Much of what we know about the brickworks comes from accounts recorded in Brickworks of the North East by Peter J. Davidson. These describe how a 2½‑foot layer of shale from the Main Coal Seam was brought to the surface and used as the primary raw material. By 1924, the yard operated three shifts a day, with only eight men working each shift.
The bricks were fired in a 16‑chamber Hoffman kiln, each chamber capable of holding around 10,500 bricks and reaching temperatures of up to 1050°C. Over time, the kiln was updated: the chimney was reduced in height before 1963, an electric fan was added to improve draught, and in 1965 an Octopus Automatic Feeding system was installed to modernise the firing process.

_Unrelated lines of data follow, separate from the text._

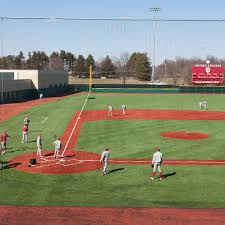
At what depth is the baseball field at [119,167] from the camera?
17.4 m

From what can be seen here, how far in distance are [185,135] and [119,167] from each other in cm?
1238

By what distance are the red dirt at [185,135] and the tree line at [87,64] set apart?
9750 cm

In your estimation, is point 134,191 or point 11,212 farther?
point 134,191

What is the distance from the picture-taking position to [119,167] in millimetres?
23266

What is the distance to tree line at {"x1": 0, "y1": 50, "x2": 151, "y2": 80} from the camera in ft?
496

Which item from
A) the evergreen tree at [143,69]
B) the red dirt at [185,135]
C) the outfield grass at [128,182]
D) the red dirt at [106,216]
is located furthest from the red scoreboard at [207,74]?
the evergreen tree at [143,69]

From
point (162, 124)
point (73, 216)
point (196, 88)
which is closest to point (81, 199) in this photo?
point (73, 216)

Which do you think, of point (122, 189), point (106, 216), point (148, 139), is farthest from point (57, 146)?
point (106, 216)

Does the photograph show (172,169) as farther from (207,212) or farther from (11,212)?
(11,212)

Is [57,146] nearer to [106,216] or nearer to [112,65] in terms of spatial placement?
[106,216]

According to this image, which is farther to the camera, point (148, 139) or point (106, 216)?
point (148, 139)

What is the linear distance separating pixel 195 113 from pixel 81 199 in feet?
122

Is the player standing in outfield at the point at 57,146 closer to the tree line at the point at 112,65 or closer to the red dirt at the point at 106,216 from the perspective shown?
the red dirt at the point at 106,216

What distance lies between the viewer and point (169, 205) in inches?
647
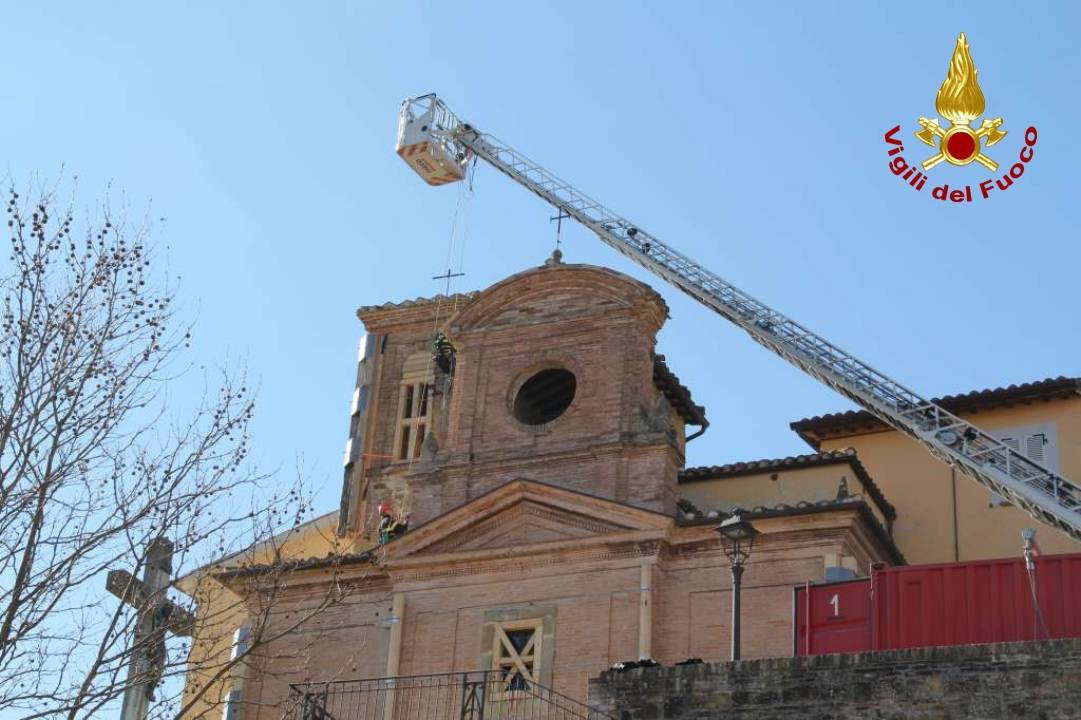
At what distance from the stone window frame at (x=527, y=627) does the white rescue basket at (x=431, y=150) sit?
58.8 feet

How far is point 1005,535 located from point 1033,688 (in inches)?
618

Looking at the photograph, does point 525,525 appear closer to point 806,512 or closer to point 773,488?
point 773,488

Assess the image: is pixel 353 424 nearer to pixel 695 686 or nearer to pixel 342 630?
pixel 342 630

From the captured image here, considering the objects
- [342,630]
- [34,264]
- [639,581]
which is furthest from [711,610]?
[34,264]

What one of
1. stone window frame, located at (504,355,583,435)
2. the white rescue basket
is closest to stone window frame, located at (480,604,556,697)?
stone window frame, located at (504,355,583,435)

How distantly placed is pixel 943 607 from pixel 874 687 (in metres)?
2.55

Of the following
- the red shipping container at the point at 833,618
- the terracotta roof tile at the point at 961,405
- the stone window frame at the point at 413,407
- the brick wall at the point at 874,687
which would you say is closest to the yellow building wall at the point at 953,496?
the terracotta roof tile at the point at 961,405

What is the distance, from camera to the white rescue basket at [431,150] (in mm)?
47750

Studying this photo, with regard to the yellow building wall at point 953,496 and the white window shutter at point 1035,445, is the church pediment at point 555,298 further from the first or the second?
the white window shutter at point 1035,445

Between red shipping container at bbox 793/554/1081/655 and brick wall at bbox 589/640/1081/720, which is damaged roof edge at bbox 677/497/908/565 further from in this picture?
brick wall at bbox 589/640/1081/720

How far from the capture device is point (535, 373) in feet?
115

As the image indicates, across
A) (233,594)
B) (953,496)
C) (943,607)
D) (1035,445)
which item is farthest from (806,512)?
(233,594)

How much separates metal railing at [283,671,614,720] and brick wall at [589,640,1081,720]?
616cm

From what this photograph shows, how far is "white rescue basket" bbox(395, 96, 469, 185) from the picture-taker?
47750 millimetres
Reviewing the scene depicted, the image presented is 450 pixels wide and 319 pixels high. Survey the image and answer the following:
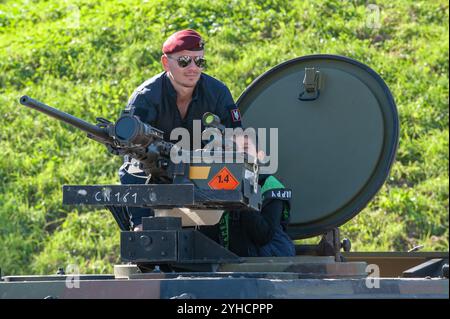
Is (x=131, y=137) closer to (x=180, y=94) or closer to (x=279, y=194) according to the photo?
(x=180, y=94)

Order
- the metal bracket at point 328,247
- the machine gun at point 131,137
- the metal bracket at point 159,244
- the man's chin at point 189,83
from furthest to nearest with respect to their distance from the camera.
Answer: the metal bracket at point 328,247
the man's chin at point 189,83
the metal bracket at point 159,244
the machine gun at point 131,137

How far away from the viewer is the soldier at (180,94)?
25.8 ft

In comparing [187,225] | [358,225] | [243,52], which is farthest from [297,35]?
[187,225]

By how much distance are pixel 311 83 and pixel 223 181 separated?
2136mm

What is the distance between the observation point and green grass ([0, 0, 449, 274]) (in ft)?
50.4

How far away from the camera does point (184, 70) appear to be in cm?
796

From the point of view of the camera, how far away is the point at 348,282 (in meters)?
6.12

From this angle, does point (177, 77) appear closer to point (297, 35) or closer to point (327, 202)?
point (327, 202)

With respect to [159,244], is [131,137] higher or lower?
higher

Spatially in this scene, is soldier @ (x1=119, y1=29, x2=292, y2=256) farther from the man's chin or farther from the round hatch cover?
the round hatch cover

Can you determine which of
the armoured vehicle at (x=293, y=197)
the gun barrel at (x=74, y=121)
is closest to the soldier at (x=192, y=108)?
the armoured vehicle at (x=293, y=197)

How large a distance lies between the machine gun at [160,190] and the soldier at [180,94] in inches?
34.7

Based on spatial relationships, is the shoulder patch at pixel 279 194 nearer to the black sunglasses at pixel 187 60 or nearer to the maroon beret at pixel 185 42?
the black sunglasses at pixel 187 60

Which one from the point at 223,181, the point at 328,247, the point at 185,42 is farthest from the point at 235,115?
the point at 223,181
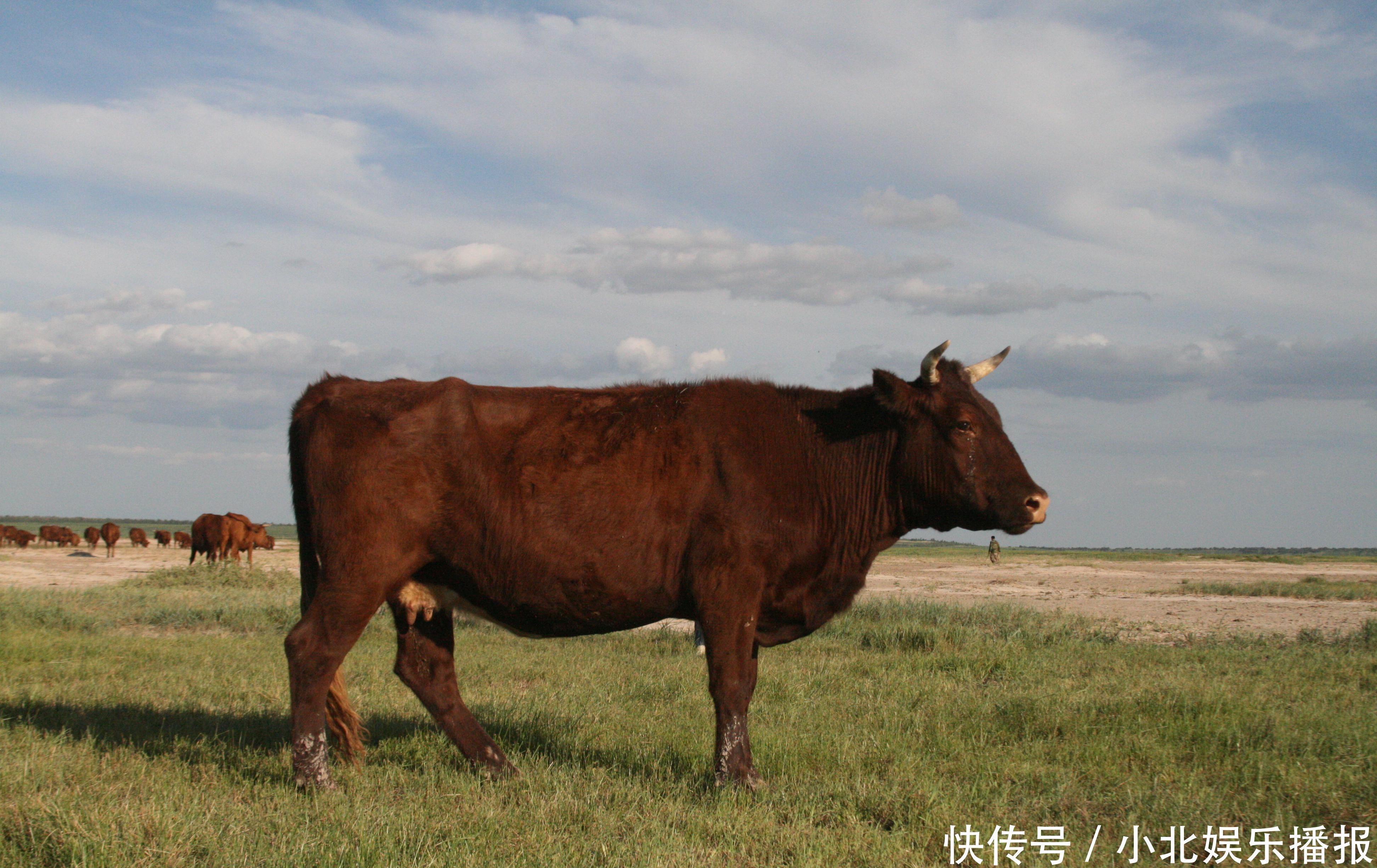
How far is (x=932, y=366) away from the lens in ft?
21.2

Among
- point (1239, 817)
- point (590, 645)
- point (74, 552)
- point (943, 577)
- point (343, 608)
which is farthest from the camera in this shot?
point (74, 552)

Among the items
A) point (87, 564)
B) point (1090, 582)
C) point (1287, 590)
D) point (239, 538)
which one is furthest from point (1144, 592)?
point (87, 564)

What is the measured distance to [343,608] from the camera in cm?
595

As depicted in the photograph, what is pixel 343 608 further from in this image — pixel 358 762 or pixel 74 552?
pixel 74 552

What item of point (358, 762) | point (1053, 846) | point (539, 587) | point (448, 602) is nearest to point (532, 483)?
point (539, 587)

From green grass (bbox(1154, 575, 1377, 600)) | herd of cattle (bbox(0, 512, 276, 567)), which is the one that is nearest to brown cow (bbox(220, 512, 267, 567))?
herd of cattle (bbox(0, 512, 276, 567))

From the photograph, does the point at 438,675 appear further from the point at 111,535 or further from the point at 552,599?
the point at 111,535

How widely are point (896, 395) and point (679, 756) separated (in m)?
2.78

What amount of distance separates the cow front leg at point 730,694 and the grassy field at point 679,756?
0.20 m

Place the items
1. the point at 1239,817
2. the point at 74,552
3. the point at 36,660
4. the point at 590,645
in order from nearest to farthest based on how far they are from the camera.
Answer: the point at 1239,817 < the point at 36,660 < the point at 590,645 < the point at 74,552

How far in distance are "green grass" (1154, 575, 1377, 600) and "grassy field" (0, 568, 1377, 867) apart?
16.0m

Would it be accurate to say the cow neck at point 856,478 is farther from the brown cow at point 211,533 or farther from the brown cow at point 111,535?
the brown cow at point 111,535

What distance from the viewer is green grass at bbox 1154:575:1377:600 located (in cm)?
2595

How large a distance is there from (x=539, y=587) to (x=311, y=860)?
2121mm
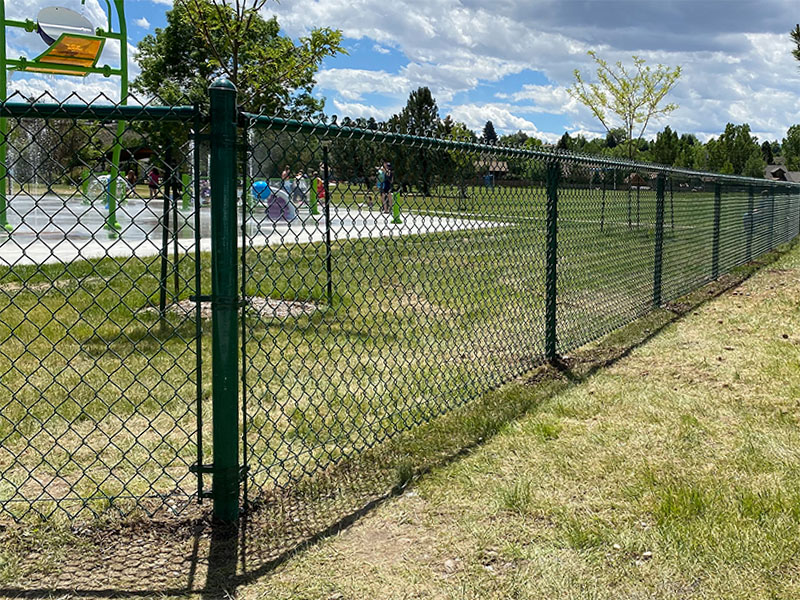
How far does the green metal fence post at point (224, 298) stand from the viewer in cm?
263

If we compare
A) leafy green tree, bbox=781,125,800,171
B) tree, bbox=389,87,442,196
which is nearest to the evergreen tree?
tree, bbox=389,87,442,196

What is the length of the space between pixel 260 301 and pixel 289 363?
3673mm

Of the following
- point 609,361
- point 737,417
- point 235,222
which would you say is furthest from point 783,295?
point 235,222

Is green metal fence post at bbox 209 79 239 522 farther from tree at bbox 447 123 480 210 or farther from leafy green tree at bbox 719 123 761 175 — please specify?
leafy green tree at bbox 719 123 761 175

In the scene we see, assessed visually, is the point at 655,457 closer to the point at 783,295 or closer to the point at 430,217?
the point at 430,217

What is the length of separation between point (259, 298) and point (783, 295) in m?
6.42

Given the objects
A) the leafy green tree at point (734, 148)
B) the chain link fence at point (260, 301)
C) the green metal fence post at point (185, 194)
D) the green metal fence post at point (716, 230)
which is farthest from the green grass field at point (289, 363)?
the leafy green tree at point (734, 148)

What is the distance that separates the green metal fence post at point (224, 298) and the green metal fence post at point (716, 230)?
28.6ft

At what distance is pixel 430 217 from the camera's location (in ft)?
13.6

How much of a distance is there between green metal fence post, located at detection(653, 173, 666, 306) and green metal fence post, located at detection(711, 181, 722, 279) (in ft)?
8.31

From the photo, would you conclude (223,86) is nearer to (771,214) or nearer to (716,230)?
(716,230)

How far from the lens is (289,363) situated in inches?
151

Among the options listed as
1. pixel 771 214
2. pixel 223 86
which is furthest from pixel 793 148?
pixel 223 86

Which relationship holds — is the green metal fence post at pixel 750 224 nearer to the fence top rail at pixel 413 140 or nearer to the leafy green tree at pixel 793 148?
the fence top rail at pixel 413 140
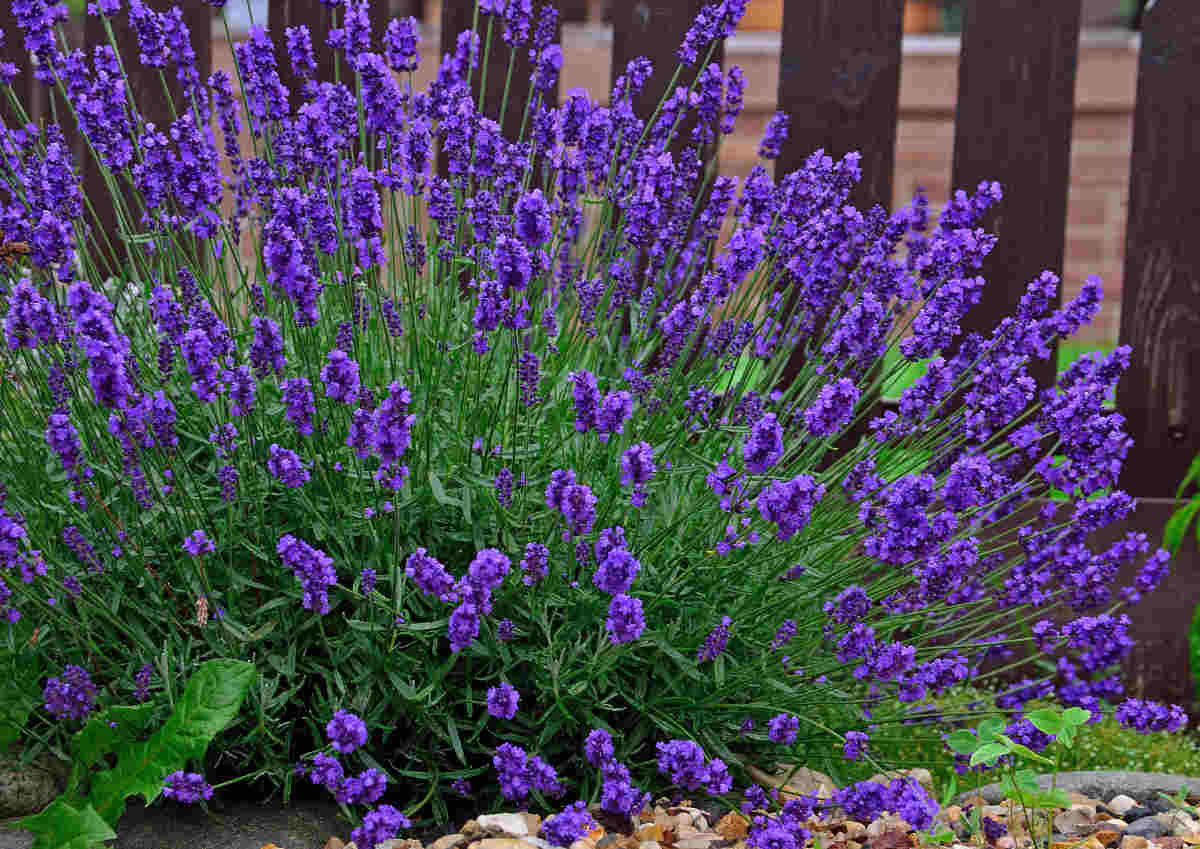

Shale supplies changed through the 1960s. Between 1963 and 1965, material was sourced from Ewart Hill and Acorn Bank, and from 1965 to 1968, higher‑quality shale from Wardley was used to produce second engineering bricks. The brick‑pressing machinery — Bradley and Craven machines — could produce 14,000 bricks in an 8½‑hour shift. At its peak in the 1960s, with 18 men employed, the brickworks produced around 86,000 bricks per week.
There is strong evidence that bricks from Rising Sun were used in coastal defence structures during the Second World War, as examples stamped with the brickworks’ mark have been found along the Northumberland coastline.
A surviving Rising Sun brick is displayed on the Brick Heritage Monument at Path Head Water Mill in Summerhill, Blaydon. Built in 2022 by Chris Tilney and his son Mark, the monument celebrates the industrial heritage of the North East and preserves bricks from many of the region’s historic works.